Although the folding of individual protein domains has been extensively studied both experimentally and theoretically, protein folding induced by a metal cation has been relatively understudied. Almost all folding mechanisms emphasize the role of the side-chain interactions rather than the peptide backbone in the protein folding process. Herein, we focus on the thermodynamics of the coupled metal binding and protein folding of a classical zinc-finger (ZF) peptide, using all-electron calculations to obtain the structures of possible nucleation centers and free energy calculations to determine their relative stability in aqueous solution. The calculations indicate that a neutral Cys first binds to hexahydrated Zn2+ via its ionized sulfhydryl group and neutral backbone oxygen, with the release of four water molecules and a proton.
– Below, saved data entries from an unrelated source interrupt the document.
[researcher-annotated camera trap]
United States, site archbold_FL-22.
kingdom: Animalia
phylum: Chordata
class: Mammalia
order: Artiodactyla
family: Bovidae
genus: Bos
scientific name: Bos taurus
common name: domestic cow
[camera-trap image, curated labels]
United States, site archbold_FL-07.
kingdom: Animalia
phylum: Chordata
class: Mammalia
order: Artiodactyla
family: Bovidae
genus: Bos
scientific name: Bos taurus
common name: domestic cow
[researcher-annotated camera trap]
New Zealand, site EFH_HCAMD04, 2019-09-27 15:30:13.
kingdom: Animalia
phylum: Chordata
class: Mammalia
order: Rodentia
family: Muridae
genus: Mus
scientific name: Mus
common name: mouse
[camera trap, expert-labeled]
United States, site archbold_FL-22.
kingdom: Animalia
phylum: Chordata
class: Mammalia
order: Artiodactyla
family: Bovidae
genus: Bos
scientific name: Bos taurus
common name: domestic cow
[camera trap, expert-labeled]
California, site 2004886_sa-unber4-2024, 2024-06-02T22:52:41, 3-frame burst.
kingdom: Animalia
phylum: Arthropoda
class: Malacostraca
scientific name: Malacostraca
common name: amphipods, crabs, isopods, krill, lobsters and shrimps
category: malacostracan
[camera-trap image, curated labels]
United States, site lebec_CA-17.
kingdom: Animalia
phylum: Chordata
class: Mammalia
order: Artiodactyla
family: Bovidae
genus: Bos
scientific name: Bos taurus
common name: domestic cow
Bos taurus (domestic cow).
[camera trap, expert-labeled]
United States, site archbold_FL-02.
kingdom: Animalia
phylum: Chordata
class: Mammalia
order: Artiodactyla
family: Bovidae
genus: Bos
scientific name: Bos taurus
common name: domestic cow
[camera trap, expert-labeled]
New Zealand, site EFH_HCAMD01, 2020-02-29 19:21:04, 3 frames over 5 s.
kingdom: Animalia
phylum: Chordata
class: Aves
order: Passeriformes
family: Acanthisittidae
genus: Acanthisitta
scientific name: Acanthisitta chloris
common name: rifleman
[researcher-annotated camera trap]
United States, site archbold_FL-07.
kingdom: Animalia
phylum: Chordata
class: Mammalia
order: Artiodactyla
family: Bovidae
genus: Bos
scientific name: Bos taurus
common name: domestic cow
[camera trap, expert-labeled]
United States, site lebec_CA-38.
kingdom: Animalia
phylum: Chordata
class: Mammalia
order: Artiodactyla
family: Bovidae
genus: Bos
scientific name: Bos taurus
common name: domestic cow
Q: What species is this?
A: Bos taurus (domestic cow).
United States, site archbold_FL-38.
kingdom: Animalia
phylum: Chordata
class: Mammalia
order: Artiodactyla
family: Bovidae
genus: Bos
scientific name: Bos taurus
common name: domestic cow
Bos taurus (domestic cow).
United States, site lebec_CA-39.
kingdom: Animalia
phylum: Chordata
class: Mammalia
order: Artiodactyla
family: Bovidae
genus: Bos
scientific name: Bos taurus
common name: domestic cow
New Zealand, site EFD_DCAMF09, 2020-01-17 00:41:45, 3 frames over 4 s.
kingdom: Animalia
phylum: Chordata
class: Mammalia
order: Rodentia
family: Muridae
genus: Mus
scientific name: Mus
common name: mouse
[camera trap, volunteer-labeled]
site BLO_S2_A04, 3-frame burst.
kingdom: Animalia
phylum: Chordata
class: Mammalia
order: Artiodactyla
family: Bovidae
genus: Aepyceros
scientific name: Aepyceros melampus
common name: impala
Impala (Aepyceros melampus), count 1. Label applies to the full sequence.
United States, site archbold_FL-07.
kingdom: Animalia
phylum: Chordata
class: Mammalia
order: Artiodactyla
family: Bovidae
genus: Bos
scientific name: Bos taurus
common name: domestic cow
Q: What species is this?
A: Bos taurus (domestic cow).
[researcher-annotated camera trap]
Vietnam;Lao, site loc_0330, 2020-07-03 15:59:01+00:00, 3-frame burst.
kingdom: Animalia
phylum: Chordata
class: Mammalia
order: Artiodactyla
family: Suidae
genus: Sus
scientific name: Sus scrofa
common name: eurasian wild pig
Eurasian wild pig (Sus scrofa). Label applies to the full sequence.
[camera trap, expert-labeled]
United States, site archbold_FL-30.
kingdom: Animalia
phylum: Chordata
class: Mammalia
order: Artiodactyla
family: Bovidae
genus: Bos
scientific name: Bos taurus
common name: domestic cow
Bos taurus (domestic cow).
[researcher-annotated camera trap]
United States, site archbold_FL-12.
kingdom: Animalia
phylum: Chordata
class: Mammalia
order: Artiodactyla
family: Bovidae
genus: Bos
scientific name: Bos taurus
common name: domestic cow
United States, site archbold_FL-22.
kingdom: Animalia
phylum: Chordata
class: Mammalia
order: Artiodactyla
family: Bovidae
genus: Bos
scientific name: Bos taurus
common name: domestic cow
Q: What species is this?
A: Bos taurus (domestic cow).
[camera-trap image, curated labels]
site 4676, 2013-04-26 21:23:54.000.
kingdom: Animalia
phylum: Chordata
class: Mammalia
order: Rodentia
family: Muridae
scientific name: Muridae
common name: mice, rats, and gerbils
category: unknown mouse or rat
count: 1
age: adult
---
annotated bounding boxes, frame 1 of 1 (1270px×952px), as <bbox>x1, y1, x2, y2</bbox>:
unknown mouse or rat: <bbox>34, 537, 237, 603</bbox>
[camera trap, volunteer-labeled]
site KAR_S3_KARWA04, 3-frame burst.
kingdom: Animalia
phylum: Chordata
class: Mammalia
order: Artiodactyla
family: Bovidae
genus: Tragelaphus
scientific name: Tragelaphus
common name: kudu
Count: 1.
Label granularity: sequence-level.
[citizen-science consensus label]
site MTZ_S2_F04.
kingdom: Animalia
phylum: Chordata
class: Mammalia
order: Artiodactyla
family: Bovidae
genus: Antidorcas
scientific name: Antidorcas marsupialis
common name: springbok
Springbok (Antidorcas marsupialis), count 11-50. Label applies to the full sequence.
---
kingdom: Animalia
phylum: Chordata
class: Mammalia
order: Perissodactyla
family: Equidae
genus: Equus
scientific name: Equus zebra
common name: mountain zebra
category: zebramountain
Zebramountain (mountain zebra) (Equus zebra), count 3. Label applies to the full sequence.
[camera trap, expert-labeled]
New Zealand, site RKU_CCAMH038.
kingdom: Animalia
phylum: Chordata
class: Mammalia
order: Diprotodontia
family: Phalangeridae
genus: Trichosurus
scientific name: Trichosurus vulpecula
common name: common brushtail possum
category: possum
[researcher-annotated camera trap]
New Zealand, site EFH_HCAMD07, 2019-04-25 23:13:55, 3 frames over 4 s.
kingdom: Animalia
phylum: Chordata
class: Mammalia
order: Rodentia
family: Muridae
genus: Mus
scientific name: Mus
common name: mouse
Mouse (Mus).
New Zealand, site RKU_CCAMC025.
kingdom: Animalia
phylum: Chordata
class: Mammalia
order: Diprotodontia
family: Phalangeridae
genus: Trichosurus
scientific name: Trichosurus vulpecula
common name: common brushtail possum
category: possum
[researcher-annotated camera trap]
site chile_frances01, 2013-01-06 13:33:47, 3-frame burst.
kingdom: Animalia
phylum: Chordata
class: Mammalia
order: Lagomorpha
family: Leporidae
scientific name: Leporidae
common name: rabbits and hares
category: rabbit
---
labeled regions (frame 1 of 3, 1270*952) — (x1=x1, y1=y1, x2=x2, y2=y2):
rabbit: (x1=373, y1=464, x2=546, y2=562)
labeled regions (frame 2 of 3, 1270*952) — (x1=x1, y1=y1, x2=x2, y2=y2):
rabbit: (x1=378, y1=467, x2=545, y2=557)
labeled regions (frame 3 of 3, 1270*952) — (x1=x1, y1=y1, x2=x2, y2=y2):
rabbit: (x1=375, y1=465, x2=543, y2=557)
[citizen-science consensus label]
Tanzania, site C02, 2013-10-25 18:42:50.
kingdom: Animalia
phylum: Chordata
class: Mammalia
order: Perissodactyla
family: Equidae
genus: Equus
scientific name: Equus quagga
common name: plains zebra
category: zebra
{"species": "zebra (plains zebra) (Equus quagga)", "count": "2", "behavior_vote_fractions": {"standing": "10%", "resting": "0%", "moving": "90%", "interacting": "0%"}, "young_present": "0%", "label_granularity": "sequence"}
Another nearby Cys then binds in the same manner as the first one, yielding a fully dehydrated Zn2+. Subsequently, two His ligands from the C-terminal part of the peptide successively dislodge the Zn-bound backbone oxygen atoms to form the native-like Zn-(Cys)2(His)2 complex. Each successive Zn complex accumulates increasingly favorable and native interactions, lowering the energy of the ZF polypeptide, which concomitantly becomes more compact, reducing the search volume, thus guiding folding to the native state. In the protein folding process, not only the side chains but also the backbone peptide groups play a critical role in stabilizing the nucleation structures and promoting the hydrophobic core formation.